The required lines are those that contain "salsa"; pull them out of the data and copy them.

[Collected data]
╭──
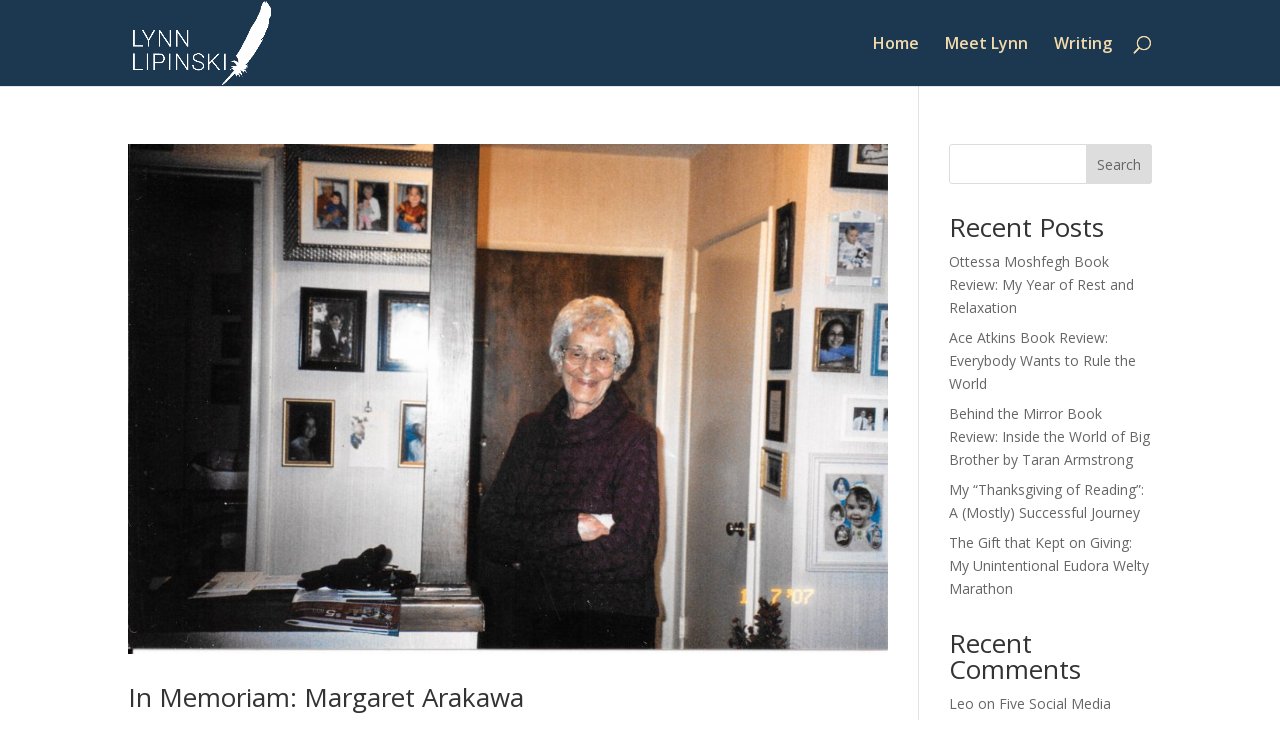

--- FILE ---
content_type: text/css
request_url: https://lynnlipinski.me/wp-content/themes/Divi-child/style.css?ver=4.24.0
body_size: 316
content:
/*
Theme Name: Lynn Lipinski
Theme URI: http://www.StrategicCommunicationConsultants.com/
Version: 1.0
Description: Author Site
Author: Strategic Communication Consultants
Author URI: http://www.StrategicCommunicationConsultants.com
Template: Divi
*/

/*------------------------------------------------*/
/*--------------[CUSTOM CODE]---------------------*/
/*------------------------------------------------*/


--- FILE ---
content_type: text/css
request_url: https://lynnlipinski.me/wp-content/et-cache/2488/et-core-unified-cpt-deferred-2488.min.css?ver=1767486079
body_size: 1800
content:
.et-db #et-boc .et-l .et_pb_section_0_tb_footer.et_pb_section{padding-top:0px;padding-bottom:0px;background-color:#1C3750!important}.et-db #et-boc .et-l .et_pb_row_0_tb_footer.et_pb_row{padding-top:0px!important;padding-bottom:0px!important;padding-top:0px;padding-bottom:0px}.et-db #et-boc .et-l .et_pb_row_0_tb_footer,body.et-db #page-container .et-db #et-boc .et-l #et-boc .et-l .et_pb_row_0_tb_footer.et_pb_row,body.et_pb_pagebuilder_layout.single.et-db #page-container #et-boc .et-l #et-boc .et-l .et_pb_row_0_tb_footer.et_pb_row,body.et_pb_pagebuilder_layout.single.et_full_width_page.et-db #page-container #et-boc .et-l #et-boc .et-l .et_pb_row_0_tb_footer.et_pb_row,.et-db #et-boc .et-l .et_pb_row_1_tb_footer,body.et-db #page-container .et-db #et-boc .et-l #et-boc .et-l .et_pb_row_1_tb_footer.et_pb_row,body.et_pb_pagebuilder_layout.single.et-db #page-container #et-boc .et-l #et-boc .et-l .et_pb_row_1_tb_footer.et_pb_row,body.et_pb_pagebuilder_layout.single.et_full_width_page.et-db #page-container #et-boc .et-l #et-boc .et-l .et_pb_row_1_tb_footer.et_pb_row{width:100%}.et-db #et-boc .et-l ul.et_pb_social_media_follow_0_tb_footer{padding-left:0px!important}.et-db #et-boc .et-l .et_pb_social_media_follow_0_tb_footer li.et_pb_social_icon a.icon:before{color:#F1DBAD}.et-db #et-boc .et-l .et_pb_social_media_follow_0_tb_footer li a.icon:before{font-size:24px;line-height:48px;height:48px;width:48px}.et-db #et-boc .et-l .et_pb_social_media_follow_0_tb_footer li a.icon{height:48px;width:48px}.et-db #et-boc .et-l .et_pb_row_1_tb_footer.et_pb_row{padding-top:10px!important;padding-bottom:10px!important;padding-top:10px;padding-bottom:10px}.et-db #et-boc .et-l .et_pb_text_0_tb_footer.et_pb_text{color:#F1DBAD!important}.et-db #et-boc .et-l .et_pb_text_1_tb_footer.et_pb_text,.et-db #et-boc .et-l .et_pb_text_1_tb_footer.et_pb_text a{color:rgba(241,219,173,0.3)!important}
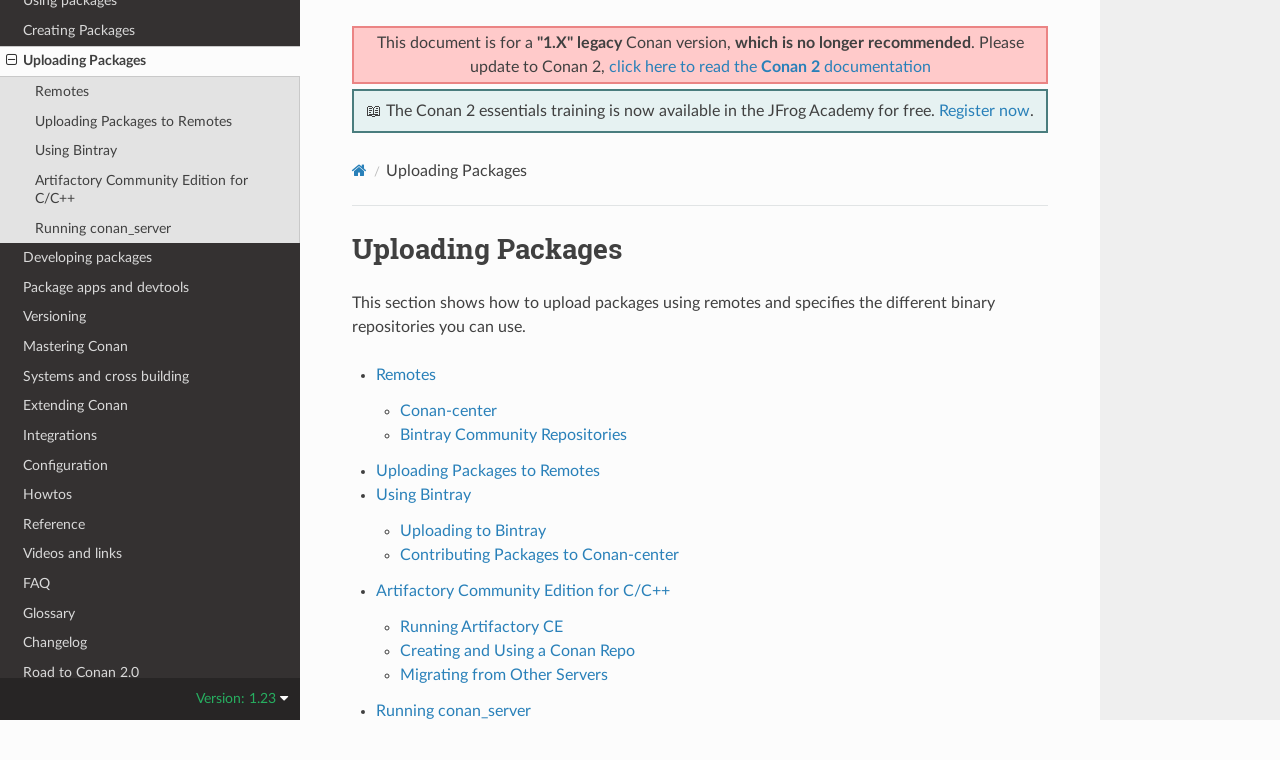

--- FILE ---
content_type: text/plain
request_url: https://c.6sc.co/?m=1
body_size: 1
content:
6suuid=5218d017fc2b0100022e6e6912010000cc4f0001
╰──
╭──
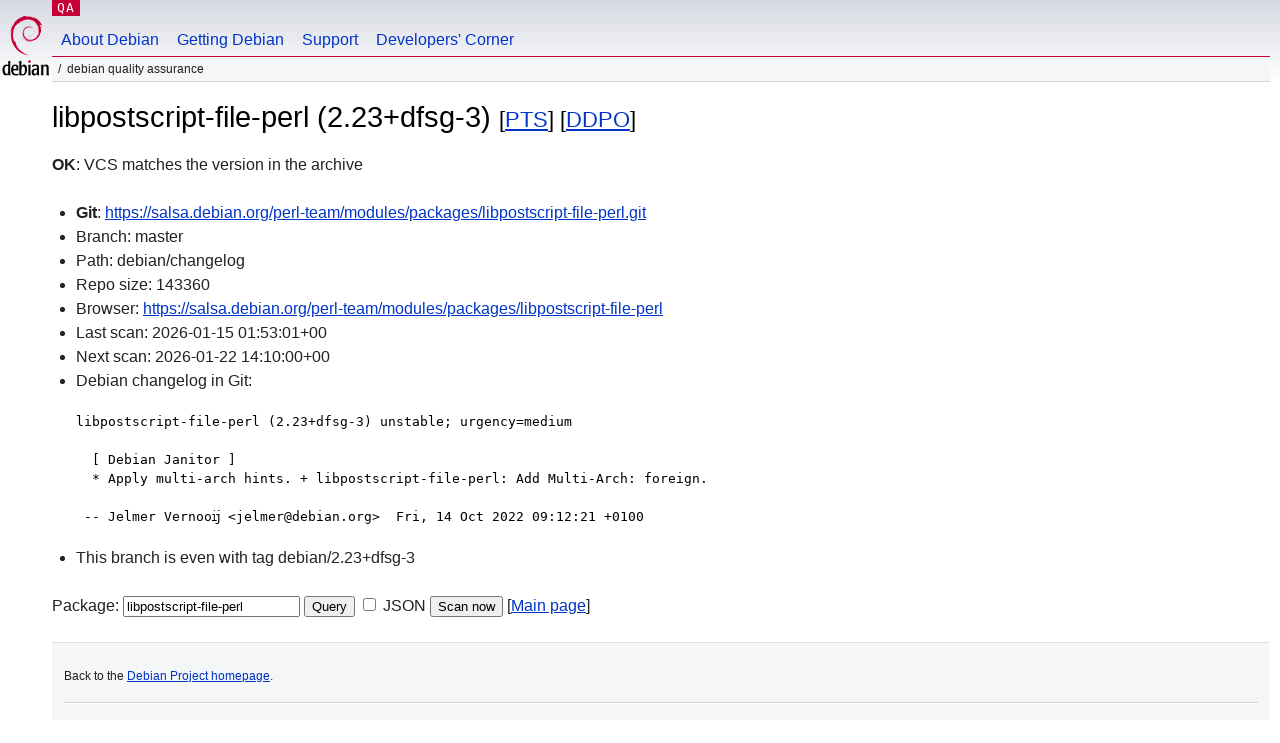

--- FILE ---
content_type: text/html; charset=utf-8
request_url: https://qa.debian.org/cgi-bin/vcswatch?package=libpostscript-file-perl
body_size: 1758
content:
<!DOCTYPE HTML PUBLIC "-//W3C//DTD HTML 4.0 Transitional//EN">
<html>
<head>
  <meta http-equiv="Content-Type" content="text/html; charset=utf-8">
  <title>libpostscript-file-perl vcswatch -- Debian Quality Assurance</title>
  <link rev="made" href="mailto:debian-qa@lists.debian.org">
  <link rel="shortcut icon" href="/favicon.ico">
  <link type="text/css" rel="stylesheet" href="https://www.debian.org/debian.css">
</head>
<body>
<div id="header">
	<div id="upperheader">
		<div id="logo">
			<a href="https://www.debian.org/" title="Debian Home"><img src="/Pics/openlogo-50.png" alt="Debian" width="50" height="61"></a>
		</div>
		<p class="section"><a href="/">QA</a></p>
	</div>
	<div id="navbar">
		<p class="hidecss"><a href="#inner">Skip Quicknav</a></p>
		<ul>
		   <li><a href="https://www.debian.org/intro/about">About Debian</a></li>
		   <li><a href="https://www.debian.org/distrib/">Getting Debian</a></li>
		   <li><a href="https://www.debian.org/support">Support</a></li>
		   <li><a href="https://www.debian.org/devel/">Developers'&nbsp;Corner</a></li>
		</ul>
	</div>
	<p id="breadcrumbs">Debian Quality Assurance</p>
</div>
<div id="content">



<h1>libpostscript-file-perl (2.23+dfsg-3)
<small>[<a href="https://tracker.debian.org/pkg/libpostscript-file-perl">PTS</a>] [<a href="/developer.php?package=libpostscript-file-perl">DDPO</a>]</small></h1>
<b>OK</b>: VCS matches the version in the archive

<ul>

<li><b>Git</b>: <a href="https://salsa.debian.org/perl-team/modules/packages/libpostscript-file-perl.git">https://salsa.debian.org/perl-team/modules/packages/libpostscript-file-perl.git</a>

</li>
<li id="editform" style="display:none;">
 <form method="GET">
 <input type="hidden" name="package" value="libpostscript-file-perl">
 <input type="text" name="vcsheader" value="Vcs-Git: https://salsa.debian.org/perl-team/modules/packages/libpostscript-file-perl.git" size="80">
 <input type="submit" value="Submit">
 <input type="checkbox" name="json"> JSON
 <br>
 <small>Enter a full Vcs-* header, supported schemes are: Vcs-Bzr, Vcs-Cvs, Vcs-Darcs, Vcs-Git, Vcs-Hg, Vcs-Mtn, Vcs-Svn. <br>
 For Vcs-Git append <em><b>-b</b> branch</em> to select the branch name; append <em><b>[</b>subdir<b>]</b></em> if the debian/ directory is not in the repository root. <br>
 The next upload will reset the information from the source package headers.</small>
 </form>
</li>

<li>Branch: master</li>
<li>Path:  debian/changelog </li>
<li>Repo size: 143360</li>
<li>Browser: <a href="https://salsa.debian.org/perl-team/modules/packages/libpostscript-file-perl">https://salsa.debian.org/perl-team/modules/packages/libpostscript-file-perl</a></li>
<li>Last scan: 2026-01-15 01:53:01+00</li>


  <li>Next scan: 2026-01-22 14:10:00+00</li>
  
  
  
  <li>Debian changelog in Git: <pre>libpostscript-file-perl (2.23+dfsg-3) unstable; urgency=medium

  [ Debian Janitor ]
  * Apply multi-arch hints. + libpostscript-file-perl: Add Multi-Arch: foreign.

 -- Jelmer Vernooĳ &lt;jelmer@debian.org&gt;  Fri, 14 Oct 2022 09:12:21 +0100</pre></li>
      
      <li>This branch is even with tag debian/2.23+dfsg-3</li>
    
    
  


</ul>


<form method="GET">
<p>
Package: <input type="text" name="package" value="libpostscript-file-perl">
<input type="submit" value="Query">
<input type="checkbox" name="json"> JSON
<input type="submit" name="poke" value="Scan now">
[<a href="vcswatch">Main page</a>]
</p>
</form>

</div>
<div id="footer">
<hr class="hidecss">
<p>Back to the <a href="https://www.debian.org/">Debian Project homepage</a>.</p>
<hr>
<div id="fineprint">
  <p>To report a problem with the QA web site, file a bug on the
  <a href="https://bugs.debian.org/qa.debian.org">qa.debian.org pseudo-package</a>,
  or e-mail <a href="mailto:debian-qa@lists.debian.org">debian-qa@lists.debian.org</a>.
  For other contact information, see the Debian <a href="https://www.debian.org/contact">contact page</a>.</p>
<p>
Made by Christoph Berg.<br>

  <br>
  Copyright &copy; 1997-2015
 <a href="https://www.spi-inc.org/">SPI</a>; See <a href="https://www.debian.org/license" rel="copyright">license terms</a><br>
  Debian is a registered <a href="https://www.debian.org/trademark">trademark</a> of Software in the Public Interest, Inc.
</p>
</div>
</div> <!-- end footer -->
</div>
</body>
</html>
╰──
RESULT FOR THIS TASK:
<li><b>Git</b>: <a href="https://salsa.debian.org/perl-team/modules/packages/libpostscript-file-perl.git">https://salsa.debian.org/perl-team/modules/packages/libpostscript-file-perl.git</a>
 <input type="text" name="vcsheader" value="Vcs-Git: https://salsa.debian.org/perl-team/modules/packages/libpostscript-file-perl.git" size="80">
<li>Browser: <a href="https://salsa.debian.org/perl-team/modules/packages/libpostscript-file-perl">https://salsa.debian.org/perl-team/modules/packages/libpostscript-file-perl</a></li>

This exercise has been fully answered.